[Missionary Travels and Researches in South Africa by David Livingstone]@TWC D-Link bookMissionary Travels and Researches in South Africa CHAPTER 5 27/30
If the scoffing Lucian's account of the impostor Peregrinus may be believed, we find a church probably planted by the apostles manifesting less intelligence even than modern missionary churches.
Peregrinus, a notoriously wicked man, was elected to the chief place among them, while Romish priests, backed by the power of France, could not find a place at all in the mission churches of Tahiti and Madagascar. We can not fairly compare these poor people with ourselves, who have an atmosphere of Christianity and enlightened public opinion, the growth of centuries, around us, to influence our deportment; but let any one from the natural and proper point of view behold the public morality of Griqua Town, Kuruman, Likatlong, and other villages, and remember what even London was a century ago, and he must confess that the Christian mode of treating aborigines is incomparably the best. The Griquas and Bechuanas were in former times clad much like the Caffres, if such a word may be used where there is scarcely any clothing at all.
A bunch of leather strings about eighteen inches long hung from the lady's waist in front, and a prepared skin of a sheep or antelope covered the shoulders, leaving the breast and abdomen bare: the men wore a patch of skin, about the size of the crown of one's hat, which barely served for the purposes of decency, and a mantle exactly like that of the women.
To assist in protecting the pores of the skin from the influence of the sun by day and of the cold by night, all smeared themselves with a mixture of fat and ochre; the head was anointed with pounded blue mica schist mixed with fat; and the fine particles of shining mica, falling on the body and on strings of beads and brass rings, were considered as highly ornamental, and fit for the most fastidious dandy.
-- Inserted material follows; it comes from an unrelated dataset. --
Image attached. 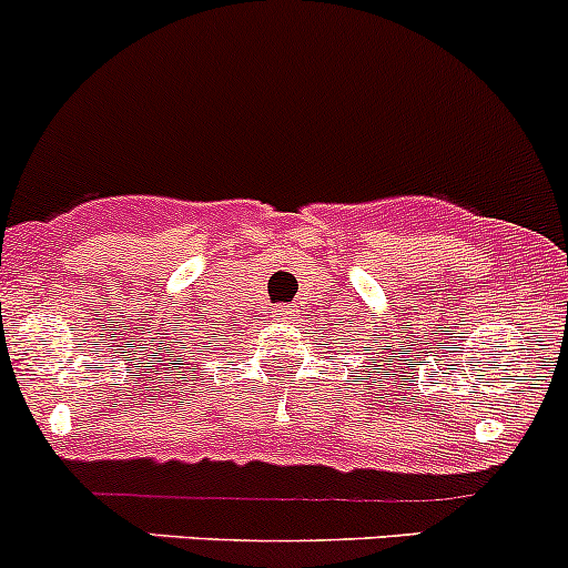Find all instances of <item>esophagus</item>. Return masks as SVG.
I'll use <instances>...</instances> for the list:
<instances>
[{"instance_id":"34e87169","label":"esophagus","mask_w":568,"mask_h":568,"mask_svg":"<svg viewBox=\"0 0 568 568\" xmlns=\"http://www.w3.org/2000/svg\"><path fill=\"white\" fill-rule=\"evenodd\" d=\"M295 306H282V308H278V317H282L284 320V323H290V320H295Z\"/></svg>"}]
</instances>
Now these same people come to church in decent though poor clothing, and behave with a decorum certainly superior to what seems to have been the case in the time of Mr.Samuel Pepys in London. Sunday is well observed, and, even in localities where no missionary lives, religious meetings are regularly held, and children and adults taught to read by the more advanced of their own fellow-countrymen; and no one is allowed to make a profession of faith by baptism unless he knows how to read, and understands the nature of the Christian religion. The Bechuana Mission has been so far successful that, when coming from the interior, we always felt, on reaching Kuruman, that we had returned to civilized life.